Prompt. Reproduce the entries below exactly, but only from the line containing "order: Artiodactyla" to the line containing "common name: domestic cow", inclusive.

Data for review.
Start of Block

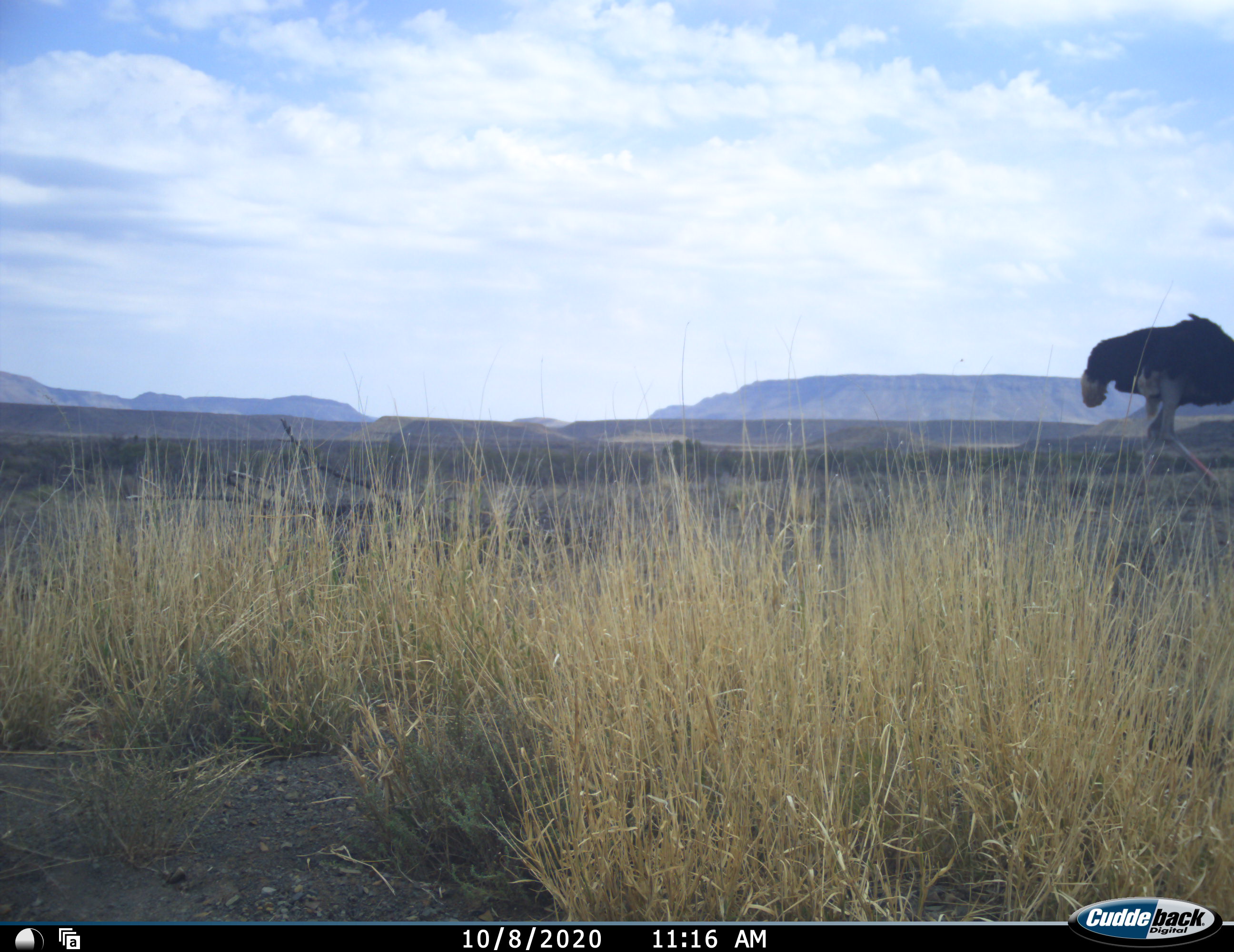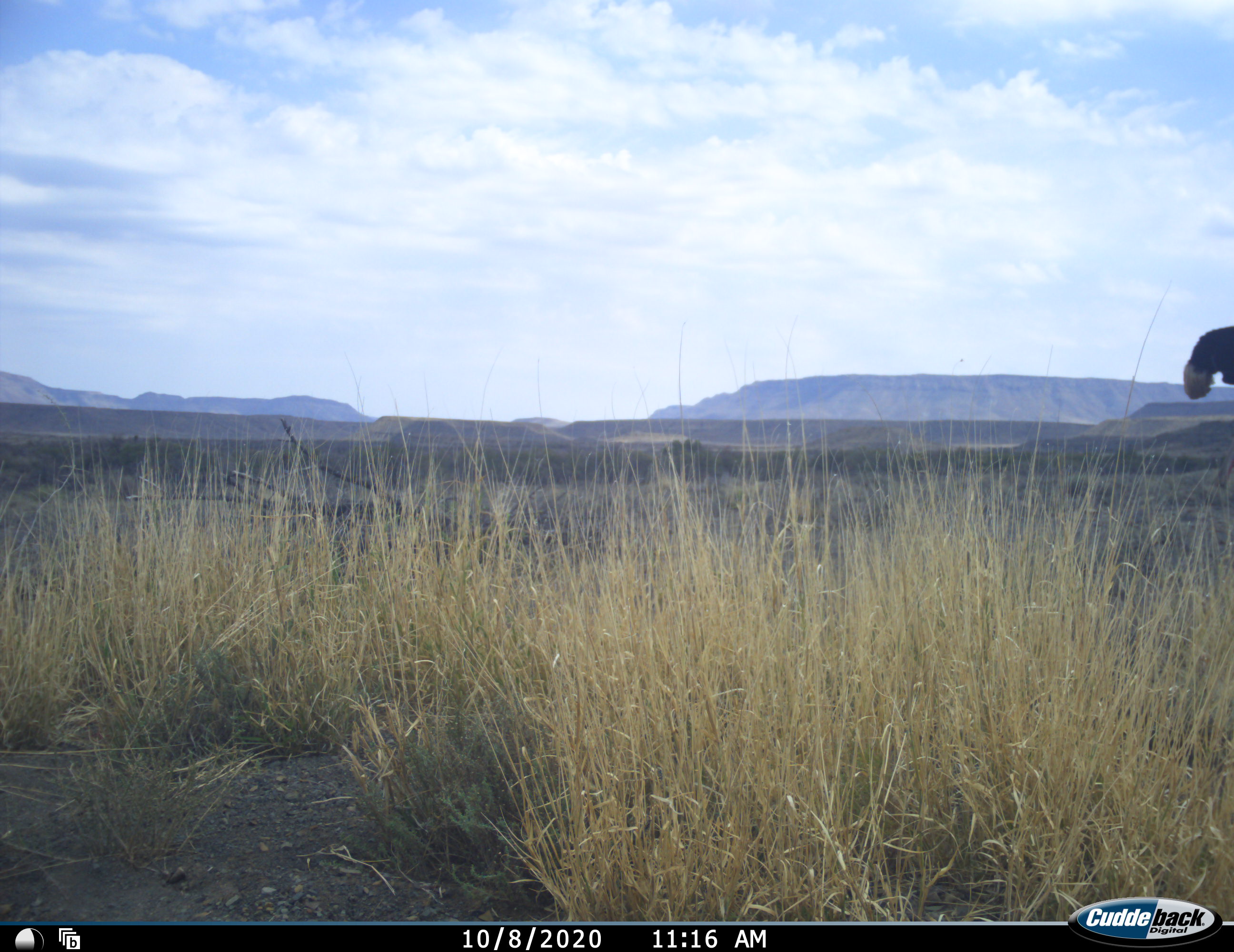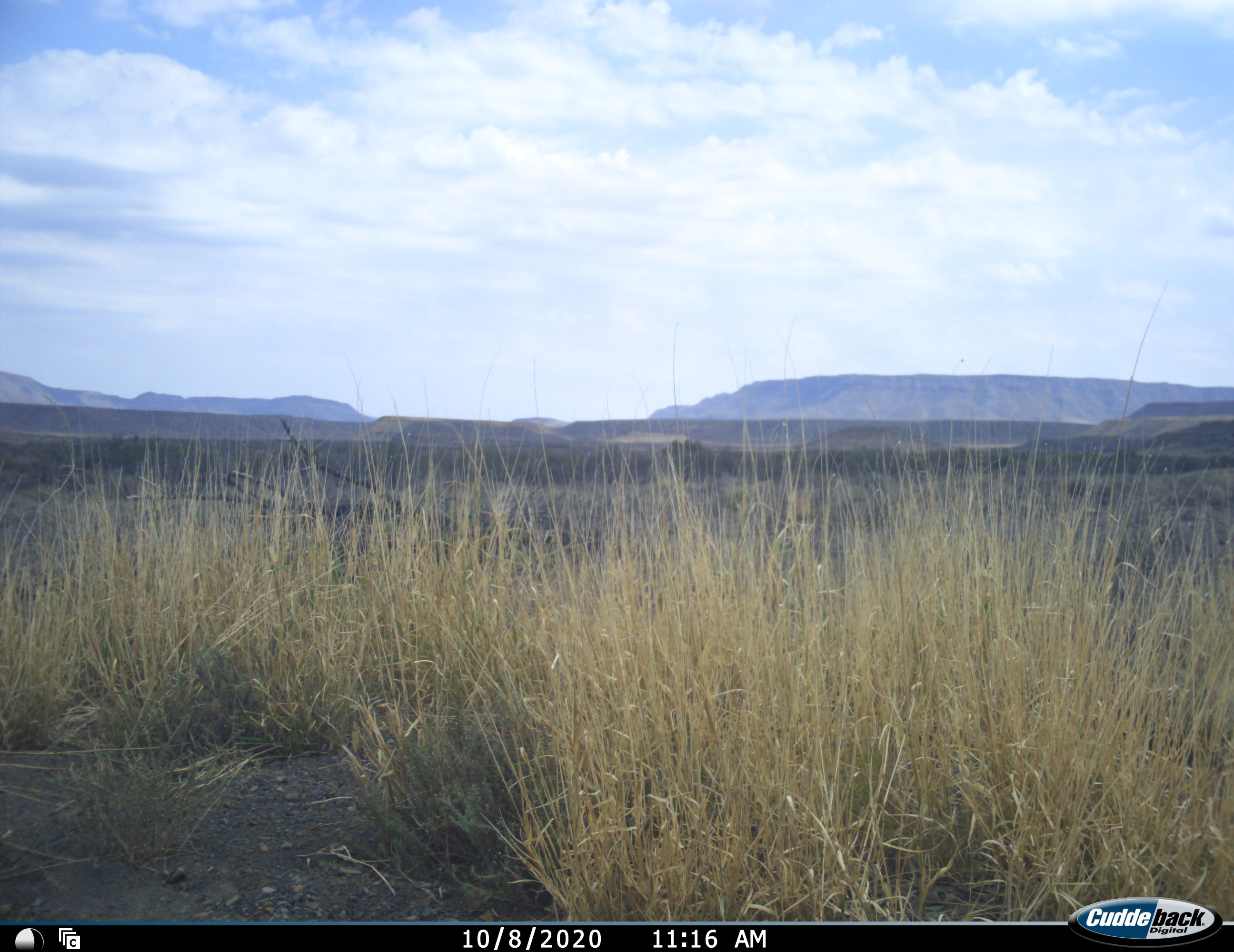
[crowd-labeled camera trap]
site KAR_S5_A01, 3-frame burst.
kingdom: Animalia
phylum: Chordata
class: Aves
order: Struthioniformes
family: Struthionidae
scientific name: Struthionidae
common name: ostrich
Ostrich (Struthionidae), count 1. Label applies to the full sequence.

End of Block
Start of Block

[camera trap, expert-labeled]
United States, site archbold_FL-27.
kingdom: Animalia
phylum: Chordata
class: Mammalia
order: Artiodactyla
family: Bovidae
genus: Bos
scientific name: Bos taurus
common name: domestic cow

End of Block

Solution below.
order: Artiodactyla
family: Bovidae
genus: Bos
scientific name: Bos taurus
common name: domestic cow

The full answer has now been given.